Selon plusieurs témoignages recueillis auprès des employés et anciens employés de ces sociétés, les expatriés chinois n’ont aucun respect envers les congolais. Travaillant sans aucun contrat écrit, les congolais subissent le sort dicté parfois par le changement d’humeur de leurs patrons.
« (…) Dans les bases des chinois, les congolais ne représentent rien devant un chinois. D’abord, il n’y a pas de jour de congé et aussi pas de contrat. Si votre parent meurt, ils vous accordent deux jours et si un chinois ne t’aime pas, il peut se réveiller un jour et te renvoyer », témoigne un ancien employé sous anonymat.
La trentaine révolu, Michel (prénom d’emprunt) revient de la base des chinois située dans les parages de la cité de Niania. Il rencontre une scène où un expatrié chinois s’est amusé à jeter un congolais dans les eaux de la rivière Ituri.
« (…) Ces gens là… non… ! Un jour, j’ai assisté à une scène qui m’a choqué. Un compatriote buvait de l’eau tranquillement sur la rive d’Ituri. Le chinois s’est avancé et l’a poussé. Heureusement que notre frère était prudent et s’est agrippé sur les lianes. Il s’est retourné et a donné un bon coup de tête jusqu’à blesser ce chinois », indique-t-il.
Des chinois sont aussi accusés de négliger l’observance des règles d’hygiène. D’après nos sources, les compatriotes de Mao Tse Tung peuvent déféquer n’importe où, et cela peut importe s’ils sont vus par d’autres personnes.

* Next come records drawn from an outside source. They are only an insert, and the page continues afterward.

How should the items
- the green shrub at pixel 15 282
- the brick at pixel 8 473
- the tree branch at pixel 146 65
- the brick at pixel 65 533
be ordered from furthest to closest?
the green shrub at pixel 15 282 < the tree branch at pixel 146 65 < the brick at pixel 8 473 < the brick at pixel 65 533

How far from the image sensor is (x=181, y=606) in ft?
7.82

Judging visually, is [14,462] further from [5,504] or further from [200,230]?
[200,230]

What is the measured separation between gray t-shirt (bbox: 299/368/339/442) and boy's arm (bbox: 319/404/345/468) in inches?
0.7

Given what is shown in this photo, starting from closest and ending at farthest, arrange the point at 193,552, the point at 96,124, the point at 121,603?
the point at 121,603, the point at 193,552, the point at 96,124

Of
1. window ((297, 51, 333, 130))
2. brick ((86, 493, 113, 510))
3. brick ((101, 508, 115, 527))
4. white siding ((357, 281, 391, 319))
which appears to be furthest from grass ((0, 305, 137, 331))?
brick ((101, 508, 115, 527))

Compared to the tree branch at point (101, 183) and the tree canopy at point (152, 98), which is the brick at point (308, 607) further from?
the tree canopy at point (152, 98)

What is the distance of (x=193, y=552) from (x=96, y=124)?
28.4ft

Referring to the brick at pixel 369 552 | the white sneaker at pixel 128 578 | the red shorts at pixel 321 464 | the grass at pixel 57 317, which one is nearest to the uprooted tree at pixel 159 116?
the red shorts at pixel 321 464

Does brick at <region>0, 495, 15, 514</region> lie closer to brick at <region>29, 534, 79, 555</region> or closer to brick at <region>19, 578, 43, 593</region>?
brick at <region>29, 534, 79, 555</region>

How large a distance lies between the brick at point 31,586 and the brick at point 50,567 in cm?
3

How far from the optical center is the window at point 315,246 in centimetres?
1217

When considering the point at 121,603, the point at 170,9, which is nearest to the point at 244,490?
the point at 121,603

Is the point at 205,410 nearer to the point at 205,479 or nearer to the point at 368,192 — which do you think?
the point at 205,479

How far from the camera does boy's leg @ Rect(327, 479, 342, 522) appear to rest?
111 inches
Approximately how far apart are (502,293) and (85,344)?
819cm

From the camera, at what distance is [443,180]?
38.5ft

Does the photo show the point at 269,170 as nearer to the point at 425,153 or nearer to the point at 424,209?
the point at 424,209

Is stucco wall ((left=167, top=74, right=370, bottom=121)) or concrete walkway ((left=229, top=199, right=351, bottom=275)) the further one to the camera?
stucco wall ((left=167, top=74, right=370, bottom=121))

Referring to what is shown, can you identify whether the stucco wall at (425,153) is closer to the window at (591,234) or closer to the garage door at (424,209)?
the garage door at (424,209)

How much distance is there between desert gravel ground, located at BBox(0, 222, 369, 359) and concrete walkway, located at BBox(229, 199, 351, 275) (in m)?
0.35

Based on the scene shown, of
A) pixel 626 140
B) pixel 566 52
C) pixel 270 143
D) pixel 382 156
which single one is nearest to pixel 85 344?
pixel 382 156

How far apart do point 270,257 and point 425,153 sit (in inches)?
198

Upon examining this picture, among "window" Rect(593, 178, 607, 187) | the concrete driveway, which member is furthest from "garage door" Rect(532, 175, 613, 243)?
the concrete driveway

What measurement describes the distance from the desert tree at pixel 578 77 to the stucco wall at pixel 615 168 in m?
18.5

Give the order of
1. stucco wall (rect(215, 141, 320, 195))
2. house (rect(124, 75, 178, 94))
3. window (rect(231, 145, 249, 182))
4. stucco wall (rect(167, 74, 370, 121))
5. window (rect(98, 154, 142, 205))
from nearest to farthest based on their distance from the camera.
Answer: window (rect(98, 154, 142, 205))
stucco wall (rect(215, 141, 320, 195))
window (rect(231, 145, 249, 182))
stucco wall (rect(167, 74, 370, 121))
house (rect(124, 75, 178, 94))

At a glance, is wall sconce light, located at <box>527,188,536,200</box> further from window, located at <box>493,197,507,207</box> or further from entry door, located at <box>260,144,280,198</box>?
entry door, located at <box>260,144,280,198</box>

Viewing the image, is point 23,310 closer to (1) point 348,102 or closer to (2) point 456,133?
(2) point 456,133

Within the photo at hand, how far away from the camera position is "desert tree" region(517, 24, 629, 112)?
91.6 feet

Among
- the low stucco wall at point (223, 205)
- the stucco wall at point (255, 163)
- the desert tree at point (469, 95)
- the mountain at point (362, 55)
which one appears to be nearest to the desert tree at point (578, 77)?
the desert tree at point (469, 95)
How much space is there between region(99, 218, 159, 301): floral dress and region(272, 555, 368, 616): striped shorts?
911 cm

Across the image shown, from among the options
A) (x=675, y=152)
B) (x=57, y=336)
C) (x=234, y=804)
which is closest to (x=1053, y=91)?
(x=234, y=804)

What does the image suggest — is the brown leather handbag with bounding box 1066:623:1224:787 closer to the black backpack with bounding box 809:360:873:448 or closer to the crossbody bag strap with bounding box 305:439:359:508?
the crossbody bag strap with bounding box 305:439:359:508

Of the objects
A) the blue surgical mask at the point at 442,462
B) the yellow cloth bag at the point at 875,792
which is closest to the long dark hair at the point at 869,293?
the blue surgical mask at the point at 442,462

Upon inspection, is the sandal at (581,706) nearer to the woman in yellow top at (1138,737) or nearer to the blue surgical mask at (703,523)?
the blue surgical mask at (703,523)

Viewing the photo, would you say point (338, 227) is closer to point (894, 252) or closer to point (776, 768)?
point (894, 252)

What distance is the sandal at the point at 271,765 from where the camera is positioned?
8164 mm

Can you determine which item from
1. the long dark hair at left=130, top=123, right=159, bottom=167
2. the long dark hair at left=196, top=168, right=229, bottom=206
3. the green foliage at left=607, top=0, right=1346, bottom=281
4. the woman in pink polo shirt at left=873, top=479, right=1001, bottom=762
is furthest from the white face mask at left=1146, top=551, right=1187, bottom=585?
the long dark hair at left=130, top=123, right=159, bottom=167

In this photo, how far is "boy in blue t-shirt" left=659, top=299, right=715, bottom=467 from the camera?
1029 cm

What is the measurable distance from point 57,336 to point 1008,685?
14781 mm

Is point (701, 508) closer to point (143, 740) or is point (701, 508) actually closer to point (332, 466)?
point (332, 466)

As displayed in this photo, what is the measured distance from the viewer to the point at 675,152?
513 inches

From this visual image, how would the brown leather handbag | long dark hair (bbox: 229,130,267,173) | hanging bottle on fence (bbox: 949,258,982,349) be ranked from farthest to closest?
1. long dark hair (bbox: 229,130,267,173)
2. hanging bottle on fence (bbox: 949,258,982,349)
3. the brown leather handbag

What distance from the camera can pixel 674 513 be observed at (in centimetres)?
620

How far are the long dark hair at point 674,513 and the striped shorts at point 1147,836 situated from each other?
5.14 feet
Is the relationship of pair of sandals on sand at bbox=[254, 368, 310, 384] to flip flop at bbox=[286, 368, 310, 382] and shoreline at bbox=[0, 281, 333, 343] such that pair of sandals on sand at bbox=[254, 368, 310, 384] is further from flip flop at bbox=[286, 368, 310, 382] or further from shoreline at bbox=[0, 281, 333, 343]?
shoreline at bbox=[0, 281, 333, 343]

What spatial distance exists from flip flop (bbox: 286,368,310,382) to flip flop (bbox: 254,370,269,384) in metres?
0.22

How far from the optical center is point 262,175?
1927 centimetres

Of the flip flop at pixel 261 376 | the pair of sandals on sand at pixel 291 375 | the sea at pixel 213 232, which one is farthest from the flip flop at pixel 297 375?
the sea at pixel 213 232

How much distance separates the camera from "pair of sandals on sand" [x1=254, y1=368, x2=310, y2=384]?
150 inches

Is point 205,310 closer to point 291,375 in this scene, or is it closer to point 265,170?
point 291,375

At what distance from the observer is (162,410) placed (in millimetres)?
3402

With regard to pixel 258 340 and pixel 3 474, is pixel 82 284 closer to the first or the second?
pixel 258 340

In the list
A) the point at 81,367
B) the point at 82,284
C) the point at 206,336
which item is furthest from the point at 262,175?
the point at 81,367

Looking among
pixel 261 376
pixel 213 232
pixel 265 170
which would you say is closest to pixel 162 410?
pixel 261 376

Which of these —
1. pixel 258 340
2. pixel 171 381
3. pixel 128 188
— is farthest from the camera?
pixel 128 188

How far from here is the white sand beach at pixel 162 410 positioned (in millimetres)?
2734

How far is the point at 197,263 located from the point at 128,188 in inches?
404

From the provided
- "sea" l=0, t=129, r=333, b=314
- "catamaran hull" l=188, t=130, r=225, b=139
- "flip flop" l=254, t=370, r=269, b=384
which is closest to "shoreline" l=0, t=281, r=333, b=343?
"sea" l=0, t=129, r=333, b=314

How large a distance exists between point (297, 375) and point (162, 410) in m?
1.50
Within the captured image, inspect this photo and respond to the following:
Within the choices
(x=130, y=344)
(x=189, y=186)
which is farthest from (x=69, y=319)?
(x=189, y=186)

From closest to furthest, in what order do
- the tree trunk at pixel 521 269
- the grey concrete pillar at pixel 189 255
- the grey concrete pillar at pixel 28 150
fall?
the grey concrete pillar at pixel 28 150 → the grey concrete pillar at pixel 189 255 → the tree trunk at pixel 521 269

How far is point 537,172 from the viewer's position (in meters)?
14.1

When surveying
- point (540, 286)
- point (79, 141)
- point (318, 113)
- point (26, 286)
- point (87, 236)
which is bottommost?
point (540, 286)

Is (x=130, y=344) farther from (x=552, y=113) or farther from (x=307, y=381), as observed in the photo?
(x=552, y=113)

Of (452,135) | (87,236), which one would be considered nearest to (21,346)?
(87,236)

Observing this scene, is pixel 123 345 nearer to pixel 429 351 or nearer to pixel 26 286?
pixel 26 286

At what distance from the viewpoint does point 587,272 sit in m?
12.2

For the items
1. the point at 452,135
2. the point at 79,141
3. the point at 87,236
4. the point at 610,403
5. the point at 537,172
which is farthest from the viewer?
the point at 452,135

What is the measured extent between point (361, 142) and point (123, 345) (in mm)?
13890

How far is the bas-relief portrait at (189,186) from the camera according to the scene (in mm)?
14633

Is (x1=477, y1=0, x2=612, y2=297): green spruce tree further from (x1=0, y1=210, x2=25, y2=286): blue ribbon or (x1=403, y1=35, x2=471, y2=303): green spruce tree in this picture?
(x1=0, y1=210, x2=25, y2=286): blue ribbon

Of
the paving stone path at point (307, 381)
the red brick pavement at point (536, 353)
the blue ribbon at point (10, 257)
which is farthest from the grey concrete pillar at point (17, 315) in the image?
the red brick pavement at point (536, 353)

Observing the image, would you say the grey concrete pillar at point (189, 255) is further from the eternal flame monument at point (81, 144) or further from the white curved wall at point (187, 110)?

Interrogé à ce sujet, un employé d’une des sociétés chinoises actives dans la zone, rejette catégoriquement ces allégations. Pour lui, tout congolais victime des violations de ses droits devrait porter plainte devant les autorités compétentes.
« (…) Tout d’abord nous ne sommes pas la seule société chinoise ici. Aussi, même si ces cas ont été vécus, pourquoi les victimes préfèrent parler à la presse que de porter plainte ? En ce qui nous concerne, nous appliquons la politique de tolérance zéro sur les cas de violations des droits humains. D’ailleurs, je peux vous surprendre en vous disant que nous avons, sur instructions du directeur d’exploitation, renvoyer plusieurs sujets chinois, auteurs de voies de faits sur les congolais », a déclaré ce responsable sous anonymat.
Depuis 2020, des carrières minières dans la province de l’Ituri sont envahies par des exploitants chinois, associés aux congolais dans les coopératives minières. Cette exploitation, en son début, avait donné lieu à plusieurs débats au sein de l’opinion publique. Entre défenseurs de l’environnement et ceux qui défendaient les droits des communautés autochtones ainsi que les associés de ces chinois, le débat était très vif. Mais « depuis que chacun sait comment en profiter, tout le monde s’est tu », déplorent les observateurs.